No dia 8 de Abril, sábado de Aleluia, realizou-se em Penacova o “Enterro do Bacalhau”. Esta manifestação popular que durante muitos anos se fez na vila e que desde os inícios da década de trinta não tinha lugar começou, no ano passado, a ser reavivada graças à iniciativa das associações juvenis “Partículas Soltas” e “Vox et Communio”, tendo-se-lhe este ano juntado a associação musical “Sons do Mondego”.
O cortejo do “Enterro do Bacalhau” arrancou da Eirinha, desceu ao Terreiro (onde em frente a Câmara actuaram grupos de crianças), dirigiu-se à rua principal da vila, entre a Igreja e o largo de Cruzeiro (onde o “bacalhau” acabou por ser enterrado) com uma paragem no Largo de S. Francisco para a apresentação de um Teatro de Rua onde não faltou o humor, a sátira e a crítica social e política, traduzida nalgumas quadras com que o “bacalhau” se tentou defender das acusações que lhe foram dirigidas.
Sandra Henriques, encenadora do grupo de Teatro Partículas Soltas, escreveu na rede social Facebook, a propósito do evento deste ano o seguinte: “Uma vez mais saímos à rua para ver se, de alguma forma, agitamos e damos cor à nossa querida Vila de Penacova (...) E que bem acompanhados estivemos!

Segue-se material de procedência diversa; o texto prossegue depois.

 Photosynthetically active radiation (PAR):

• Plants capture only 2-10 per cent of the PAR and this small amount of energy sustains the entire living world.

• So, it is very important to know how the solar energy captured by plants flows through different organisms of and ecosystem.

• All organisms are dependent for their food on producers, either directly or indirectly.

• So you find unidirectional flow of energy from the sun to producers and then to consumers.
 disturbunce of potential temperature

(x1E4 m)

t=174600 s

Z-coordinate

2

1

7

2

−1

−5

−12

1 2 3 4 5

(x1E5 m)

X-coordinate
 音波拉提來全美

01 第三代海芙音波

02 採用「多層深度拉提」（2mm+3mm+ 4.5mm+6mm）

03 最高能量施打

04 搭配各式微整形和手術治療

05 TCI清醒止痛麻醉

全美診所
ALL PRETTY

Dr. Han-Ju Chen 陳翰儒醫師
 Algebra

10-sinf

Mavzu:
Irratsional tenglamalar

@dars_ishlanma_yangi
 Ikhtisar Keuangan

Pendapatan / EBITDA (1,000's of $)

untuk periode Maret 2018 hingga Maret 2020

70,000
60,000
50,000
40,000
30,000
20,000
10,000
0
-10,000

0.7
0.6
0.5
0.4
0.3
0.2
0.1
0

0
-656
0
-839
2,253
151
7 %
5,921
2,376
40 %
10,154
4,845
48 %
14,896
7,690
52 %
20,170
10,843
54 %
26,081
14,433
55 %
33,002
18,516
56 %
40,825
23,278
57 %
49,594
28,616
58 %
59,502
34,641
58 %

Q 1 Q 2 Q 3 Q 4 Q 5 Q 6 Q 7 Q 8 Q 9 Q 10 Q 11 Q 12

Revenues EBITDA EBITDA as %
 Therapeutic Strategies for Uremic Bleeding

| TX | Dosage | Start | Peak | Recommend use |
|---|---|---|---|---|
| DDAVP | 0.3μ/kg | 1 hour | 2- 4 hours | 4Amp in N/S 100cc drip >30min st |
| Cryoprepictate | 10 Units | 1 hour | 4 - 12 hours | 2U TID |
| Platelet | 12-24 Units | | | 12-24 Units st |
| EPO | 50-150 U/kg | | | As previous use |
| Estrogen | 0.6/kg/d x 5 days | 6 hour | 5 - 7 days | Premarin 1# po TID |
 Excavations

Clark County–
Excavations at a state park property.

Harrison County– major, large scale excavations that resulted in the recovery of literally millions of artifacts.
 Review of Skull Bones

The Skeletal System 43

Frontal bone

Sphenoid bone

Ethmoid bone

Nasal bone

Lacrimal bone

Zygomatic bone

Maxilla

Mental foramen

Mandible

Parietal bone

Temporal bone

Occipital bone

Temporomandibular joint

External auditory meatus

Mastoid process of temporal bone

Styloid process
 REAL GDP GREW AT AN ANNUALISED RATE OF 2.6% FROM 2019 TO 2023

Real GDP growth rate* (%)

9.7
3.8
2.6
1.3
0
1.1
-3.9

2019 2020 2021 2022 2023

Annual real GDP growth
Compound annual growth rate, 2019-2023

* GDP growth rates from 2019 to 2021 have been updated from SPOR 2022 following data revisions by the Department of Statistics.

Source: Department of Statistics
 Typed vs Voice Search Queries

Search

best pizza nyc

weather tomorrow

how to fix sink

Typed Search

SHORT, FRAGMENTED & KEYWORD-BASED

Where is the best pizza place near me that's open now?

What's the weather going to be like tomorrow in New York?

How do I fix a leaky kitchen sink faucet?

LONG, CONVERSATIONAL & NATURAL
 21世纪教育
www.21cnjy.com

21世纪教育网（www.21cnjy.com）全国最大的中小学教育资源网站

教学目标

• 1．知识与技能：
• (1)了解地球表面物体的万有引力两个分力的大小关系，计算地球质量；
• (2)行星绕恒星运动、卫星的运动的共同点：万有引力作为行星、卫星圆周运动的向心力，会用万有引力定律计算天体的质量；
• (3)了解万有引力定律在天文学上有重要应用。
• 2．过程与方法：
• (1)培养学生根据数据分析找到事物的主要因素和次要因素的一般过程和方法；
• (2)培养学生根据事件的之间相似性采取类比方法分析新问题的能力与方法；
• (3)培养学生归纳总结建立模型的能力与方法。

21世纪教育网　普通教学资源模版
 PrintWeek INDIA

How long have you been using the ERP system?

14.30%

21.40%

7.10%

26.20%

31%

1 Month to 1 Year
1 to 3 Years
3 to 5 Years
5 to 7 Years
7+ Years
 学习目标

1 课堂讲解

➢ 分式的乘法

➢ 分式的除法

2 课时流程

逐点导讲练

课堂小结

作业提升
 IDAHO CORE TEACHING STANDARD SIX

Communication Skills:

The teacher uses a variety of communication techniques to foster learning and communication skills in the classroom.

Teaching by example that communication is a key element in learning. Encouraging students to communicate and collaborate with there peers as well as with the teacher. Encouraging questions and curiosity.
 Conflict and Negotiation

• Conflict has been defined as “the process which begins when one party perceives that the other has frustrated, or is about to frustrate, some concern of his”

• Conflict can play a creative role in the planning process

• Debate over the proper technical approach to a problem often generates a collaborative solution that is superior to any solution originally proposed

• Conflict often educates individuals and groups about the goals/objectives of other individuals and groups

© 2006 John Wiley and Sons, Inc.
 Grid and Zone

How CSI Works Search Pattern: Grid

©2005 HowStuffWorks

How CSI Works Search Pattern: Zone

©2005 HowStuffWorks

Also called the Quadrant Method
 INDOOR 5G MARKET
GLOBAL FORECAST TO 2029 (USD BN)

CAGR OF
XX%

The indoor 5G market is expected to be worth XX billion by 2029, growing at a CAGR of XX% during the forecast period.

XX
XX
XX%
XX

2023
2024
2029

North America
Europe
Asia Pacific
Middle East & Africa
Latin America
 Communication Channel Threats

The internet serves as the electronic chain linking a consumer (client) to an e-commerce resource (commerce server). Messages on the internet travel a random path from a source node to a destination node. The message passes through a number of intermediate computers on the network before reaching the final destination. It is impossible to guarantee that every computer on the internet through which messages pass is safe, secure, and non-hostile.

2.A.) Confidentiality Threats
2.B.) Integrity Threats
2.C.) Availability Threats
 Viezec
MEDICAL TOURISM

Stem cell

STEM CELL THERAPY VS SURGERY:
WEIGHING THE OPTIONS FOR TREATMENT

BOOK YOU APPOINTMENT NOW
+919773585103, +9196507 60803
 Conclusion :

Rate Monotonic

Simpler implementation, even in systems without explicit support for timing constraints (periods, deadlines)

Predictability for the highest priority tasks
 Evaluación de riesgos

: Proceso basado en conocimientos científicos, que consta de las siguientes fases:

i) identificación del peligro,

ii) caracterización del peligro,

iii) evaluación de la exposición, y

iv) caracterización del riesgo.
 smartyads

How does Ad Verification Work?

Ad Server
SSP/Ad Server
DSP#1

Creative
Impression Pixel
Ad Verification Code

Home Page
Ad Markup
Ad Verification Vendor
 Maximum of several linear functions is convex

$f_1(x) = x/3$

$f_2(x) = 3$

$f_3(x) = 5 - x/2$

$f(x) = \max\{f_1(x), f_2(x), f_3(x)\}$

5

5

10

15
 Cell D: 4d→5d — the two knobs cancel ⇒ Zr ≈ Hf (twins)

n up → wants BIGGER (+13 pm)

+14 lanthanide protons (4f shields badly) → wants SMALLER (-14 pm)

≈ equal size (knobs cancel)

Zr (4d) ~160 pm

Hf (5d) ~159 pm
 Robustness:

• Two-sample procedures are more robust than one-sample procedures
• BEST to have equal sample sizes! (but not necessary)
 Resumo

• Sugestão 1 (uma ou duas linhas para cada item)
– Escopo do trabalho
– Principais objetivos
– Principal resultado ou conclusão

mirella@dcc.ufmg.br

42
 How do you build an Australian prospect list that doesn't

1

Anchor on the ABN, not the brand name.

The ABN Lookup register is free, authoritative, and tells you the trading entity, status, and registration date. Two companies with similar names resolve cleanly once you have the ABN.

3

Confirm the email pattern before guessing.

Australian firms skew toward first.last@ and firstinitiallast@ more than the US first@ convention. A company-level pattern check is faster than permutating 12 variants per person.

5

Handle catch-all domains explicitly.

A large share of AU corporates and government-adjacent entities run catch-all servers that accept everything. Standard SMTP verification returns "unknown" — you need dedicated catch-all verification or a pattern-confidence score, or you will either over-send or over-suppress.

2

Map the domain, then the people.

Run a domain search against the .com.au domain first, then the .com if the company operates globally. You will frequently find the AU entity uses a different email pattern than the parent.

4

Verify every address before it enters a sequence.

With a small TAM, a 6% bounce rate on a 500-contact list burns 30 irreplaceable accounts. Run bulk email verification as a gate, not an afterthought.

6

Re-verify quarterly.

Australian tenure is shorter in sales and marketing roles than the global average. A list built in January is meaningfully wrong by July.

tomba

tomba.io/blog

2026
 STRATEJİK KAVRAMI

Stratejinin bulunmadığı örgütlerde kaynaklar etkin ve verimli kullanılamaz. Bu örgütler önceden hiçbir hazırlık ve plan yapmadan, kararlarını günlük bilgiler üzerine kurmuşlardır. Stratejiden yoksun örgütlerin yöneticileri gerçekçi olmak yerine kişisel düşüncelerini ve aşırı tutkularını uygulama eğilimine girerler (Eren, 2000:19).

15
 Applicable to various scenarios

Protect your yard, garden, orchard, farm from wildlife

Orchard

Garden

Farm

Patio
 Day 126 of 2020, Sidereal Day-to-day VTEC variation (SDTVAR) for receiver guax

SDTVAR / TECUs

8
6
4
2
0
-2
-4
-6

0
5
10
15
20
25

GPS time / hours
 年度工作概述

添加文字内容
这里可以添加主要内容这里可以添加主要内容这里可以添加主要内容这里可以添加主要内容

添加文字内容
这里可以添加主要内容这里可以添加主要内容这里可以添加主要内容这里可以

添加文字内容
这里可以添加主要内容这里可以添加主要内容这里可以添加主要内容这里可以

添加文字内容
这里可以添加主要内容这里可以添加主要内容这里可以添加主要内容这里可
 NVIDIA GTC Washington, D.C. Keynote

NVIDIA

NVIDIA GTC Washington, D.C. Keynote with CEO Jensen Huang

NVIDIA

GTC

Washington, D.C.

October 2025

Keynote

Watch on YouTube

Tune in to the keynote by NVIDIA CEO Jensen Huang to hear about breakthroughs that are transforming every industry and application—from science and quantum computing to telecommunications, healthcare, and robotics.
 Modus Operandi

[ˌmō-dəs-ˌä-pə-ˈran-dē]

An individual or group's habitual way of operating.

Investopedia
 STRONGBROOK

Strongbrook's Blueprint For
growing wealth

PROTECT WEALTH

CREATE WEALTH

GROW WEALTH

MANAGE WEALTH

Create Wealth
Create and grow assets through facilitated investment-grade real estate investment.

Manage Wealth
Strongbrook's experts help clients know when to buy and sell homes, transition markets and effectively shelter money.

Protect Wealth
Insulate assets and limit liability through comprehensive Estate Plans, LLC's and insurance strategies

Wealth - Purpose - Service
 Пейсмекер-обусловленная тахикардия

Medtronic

De um lado os nossos 30 atores (miúdos e graúdos) acompanhados pelos familiares que largam os seus afazeres de Páscoa para virem fazer a festa connosco e mostrarem aos mais novos que é tão bom sermos livres! Do outro, o Vox et Communio com as suas vozes e a garra de se desafiarem constantemente num espírito de cooperação maravilhoso. De outro, a energia contagiante da Associação Musical Sons do Mondego, que era a peça que nos faltava.”
Esta tradição está ainda presente nos dias de hoje em muitos locais do país (Pampilhosa, Figueira da Foz, Góis, Soutocico, Peniche, Sesimbra, Laranjeiro, Barreiro, Rio de Mouro, Alenquer, Torres Novas, etc). Recorde-se que o Enterro do Bacalhau de Soutocico (Leiria) chegou mesmo a ser, em 2020, candidato às 7 Maravilhas da Cultura Popular. A condenação à pena capital e enterro do bacalhau, bem como todo o conjunto de rituais passou a integrar a cultura popular há longos anos atendendo a que durante os quarenta dias que vão do Carnaval à Páscoa a Igreja Católica impôs rigoroso jejum e completa abstinência de carne. Com isso, quando se chegava ao fim da Quaresma já o povo estava farto de comer bacalhau e de se privar de muitas coisas além da carne, por exemplo dos bailes e de tudo o que fosse divertimento.
Assim, o “enterro do bacalhau” passou a assumir-se como uma “tradição que tem lugar no Sábado de Aleluia para celebrar o fim das privações, incluindo as gastronómicas, que tinham lugar na Quaresma. Em geral, o julgamento do bacalhau é uma manifestação teatral que inclui também um cortejo fúnebre. Algumas das personagens que participam são o doutor juiz, os advogados, o oficial de diligências, o réu bacalhau e as testemunhas – salsa, alho, cebola, e vários temperos.” Há localidades - por exemplo Rio de Mouro (Sintra) - que fazem o “enterro do bacalhau”, não no Sábado de Aleluia, mas na Terça-Feira “gorda”, isto é no dia de Carnaval.
Em Penacova, temos notícia dos Cortejos em 1910, 1911 e 1932. Em 1932, a comissão que estava constituída não obteve autorização do Administrador Concelhio tendo surgido um outro grupo que, à última hora, acabou por organizar um cortejo alternativo na Segunda-Feira da Páscoa, com “figuras simbólicas e carros alegóricos”. Em 1910, de acordo com notícia no Jornal de Penacova “foi um verdadeiro sucesso o enterro do bacalhau que teve lugar nesta vila” na noite de Sábado de Aleluia. “A afluência do público ao funéreo e burlesco enterro foi extraordinária (…). O povinho ficou embasbacado ante o aparato para si estonteador e nunca antes visto na nossa terra”. Um autêntico “sucesso” para “um burgo, apático e podre a propósito de diversões.” Em 1911 repetiu-se e até se publicou um “jornal” satírico “A Espinha”. Uma preciosidade: quatro páginas cheias de humor e sarcasmo, como convinha nesta manifestação popular.